In just 30 finger-lickin' minutes of screen time in White Oleander, Robin Wright Penn swan dives into a snifter of Jack Daniel's, devours a carton of Camels, and fires off a six-shooter. Tarted up like Tammy Faye on prom night, she hijacks the picture as a God-fearing, gun-toting trailer-park queen aptly named Starr.
For the usually demure Penn, who's birthed a Gump and holds a place in the Gen-X hall of fame as the Princess Bride, squeezing into Starr's tube tops was an adventure. Still, when director Peter Kosminsky called, she tried to talk herself out of the job. "I don't think you want me," she told him. "I weigh like 100 pounds. I'm flat-chested."
"True," Kosminsky says, laughing. "In the book, Starr is described as having a huge bust.
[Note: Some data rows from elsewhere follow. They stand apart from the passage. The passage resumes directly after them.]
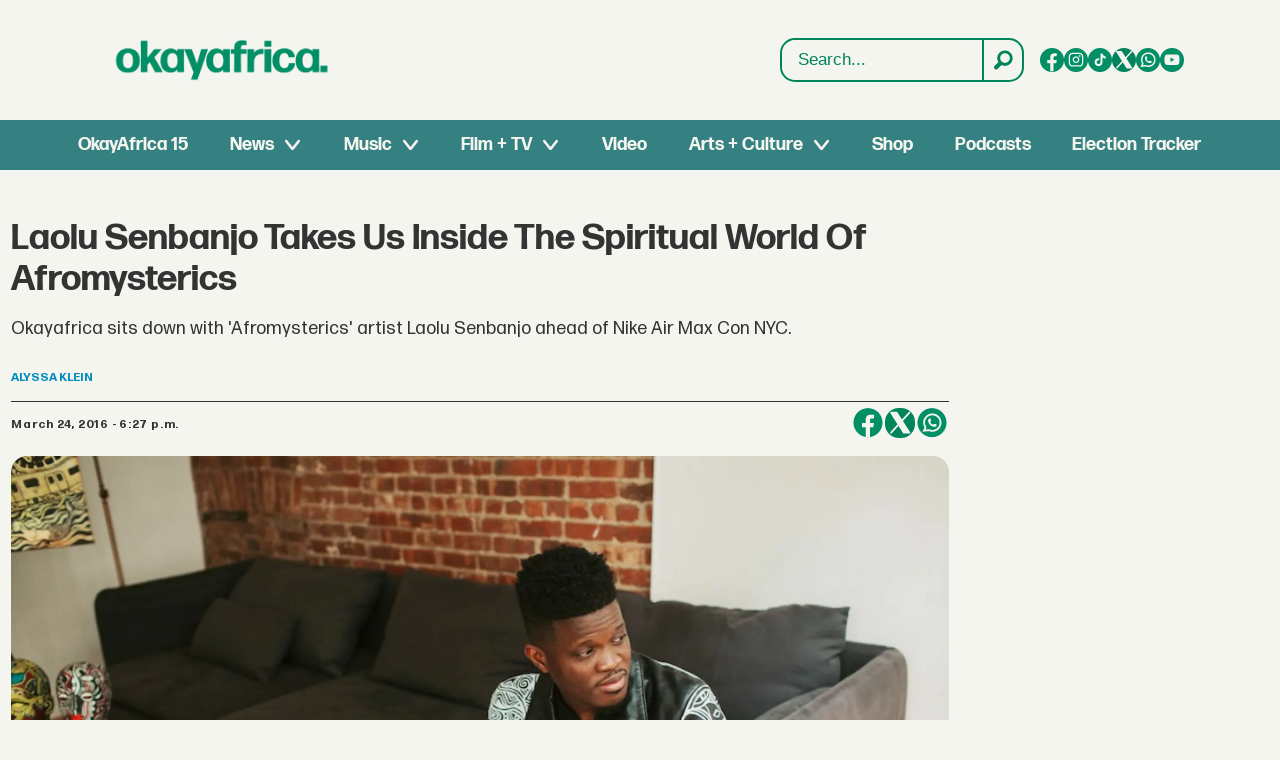

--- FILE ---
content_type: text/html; charset=utf-8
request_url: https://www.google.com/recaptcha/api2/aframe
body_size: 270
content:
<!DOCTYPE HTML><html><head><meta http-equiv="content-type" content="text/html; charset=UTF-8"></head><body><script nonce="L3QYI_AI3Ry8IjVkBf9DkQ">/** Anti-fraud and anti-abuse applications only. See google.com/recaptcha */ try{var clients={'sodar':'https://pagead2.googlesyndication.com/pagead/sodar?'};window.addEventListener("message",function(a){try{if(a.source===window.parent){var b=JSON.parse(a.data);var c=clients[b['id']];if(c){var d=document.createElement('img');d.src=c+b['params']+'&rc='+(localStorage.getItem("rc::a")?sessionStorage.getItem("rc::b"):"");window.document.body.appendChild(d);sessionStorage.setItem("rc::e",parseInt(sessionStorage.getItem("rc::e")||0)+1);localStorage.setItem("rc::h",'1769438938849');}}}catch(b){}});window.parent.postMessage("_grecaptcha_ready", "*");}catch(b){}</script></body></html>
But she wasn't just a whore, and I didn't want her to be a cliché. I wanted a real, low-key, understated performance, and I knew Robin would do that brilliantly."
Flashing back to her junior-high days of turquoise eyeliner and banana clips "was an absolute blast," Penn says. She used the opportunity to delve into the ruptured psyche of a character who can quote the "Good Book" while speeding home in her station wagon to bed a married man. "I think it's the dichotomy of a woman's desperation—the need to be good, to repent," Penn explains. "But it's never coming from the heart. The only thing coming from her heart is that sense of desperation."